In August of 2002 you were named Finals MVP for the 2nd straight year after winning your 2nd straight WNBA title with the Los Angeles Sparks: how were you able to play your best when it mattered the most? I had a wonderful trainer and loved working out/setting goals. He was really big on me visualizing what I wanted to accomplish and writing it down, which helped me try to focus on getting better every single year. That was the 1st year I ever wrote down that I wanted to dunk in a game and become MVP of the Finals, so it was just a matter of checking those items off my list and committing myself to my craft.

In September of 2004 you became the 3rd player in WNBA history to record a triple-double with 29 PTS/15 REB/10 BLK in a win over Detroit: where does that rank among the best all-around games of your career? I do not know…but scoring 101 PTS in a game was pretty cool! I never had a triple-double on my radar back then, which is unfortunate because now it is a very popular stat. We had lost to Detroit in the 2003 Finals so it was bittersweet to beat them in the regular season: I am a perfectionist.

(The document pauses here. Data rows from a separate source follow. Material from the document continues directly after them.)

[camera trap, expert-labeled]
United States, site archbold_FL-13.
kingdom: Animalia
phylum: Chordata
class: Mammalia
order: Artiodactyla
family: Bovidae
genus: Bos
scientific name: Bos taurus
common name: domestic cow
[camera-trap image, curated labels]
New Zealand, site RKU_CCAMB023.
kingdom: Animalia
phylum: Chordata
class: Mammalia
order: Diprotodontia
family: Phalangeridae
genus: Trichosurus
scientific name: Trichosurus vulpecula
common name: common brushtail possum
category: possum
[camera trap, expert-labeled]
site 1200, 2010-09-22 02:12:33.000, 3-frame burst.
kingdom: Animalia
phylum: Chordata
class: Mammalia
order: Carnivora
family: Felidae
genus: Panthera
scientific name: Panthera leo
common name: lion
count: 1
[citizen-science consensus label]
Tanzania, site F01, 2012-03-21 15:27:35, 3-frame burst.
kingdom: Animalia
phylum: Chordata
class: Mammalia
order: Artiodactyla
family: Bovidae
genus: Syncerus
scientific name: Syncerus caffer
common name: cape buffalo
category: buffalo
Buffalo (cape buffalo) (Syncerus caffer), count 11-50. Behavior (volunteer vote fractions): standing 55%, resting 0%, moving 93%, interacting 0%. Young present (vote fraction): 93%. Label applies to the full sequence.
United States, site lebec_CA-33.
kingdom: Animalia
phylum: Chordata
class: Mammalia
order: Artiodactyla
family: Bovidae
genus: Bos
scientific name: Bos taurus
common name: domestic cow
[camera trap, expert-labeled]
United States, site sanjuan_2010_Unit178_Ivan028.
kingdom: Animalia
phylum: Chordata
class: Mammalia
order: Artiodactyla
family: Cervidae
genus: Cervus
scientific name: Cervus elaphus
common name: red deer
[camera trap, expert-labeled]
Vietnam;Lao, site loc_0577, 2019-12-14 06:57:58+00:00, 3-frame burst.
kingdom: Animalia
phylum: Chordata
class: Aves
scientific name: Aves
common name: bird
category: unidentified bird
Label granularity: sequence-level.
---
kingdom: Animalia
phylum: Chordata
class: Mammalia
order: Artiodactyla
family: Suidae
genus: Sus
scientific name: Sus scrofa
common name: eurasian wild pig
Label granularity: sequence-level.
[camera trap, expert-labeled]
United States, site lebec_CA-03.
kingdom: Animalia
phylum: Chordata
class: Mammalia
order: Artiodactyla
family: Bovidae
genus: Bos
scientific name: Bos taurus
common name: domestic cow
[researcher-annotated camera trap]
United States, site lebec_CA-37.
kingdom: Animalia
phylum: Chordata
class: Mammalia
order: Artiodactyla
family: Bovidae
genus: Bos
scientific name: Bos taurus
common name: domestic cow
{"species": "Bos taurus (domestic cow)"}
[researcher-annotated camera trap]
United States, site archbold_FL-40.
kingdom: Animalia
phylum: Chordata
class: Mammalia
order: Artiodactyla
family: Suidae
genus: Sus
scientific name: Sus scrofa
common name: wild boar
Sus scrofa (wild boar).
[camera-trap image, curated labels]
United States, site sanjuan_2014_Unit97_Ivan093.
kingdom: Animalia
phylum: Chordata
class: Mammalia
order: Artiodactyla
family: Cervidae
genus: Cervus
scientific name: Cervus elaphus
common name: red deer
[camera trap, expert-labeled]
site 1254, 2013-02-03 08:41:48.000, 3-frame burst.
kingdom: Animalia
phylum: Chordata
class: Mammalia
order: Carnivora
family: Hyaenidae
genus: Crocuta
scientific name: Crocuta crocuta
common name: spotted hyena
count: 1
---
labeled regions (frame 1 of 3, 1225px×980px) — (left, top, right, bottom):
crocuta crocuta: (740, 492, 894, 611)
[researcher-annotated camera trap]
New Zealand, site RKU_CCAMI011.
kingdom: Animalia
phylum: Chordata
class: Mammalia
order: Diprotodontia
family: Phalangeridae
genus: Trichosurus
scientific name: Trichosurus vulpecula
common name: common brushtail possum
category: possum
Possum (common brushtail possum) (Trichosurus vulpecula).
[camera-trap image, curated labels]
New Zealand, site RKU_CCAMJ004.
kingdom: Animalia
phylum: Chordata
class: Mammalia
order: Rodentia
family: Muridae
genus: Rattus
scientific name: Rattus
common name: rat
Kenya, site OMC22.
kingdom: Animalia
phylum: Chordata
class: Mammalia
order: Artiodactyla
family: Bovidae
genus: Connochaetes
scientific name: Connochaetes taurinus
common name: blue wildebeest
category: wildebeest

You won 4 straight Olympic gold medals from 1996-2008: what did it mean to you to represent your country, and did it reach a point where you just expected to win every single time that you competed in the Olympics? It is 1 thing to represent your city/state, especially because I got to play my entire college/pro career in Los Angeles where I had grown up, but it means even more to wear the red/white/blue. We were always expected to win so we joked that “anything less would be uncivilized”! We did not want to be the team that disappointed our entire country so there was a lot on the line and we put a lot of pressure on ourselves. We set a high standard for ourselves dating back to the 1988 team with stars like Katrina McClain/Teresa Edwards and creating our own nucleus with newer players in 1996 like Dawn Staley. Our desire to win was unprecedented and we passed it along to the next group of women like Diana Taurasi/Sylvia Fowles to keep it a well-oiled machine. We had great camaraderie: the legacy was passed down from 1 team to the next to show them a certain way to do things.

In 2015 you were inducted into the Hall of Fame, which recently named an award after you in recognition of the best center in college basketball: what did it mean to you to receive such outstanding honors? I was just happy that they named an award after me while I was still alive: that is pretty cool! I am not an attention-seeker but I am happy to hand out the award to a young woman who might move on to the pros someday. Hopefully it will allow the younger players to look into the history of myself and the other great women in the Hall of Fame to see how the sport has evolved over time.

What have you been up to since retiring, and what do you hope to do in the future? My husband and I are both realtors so that is what we spend most of our time doing. We work with a lot of athletes/celebrities to help them find 2nd homes or property that they want to invest in.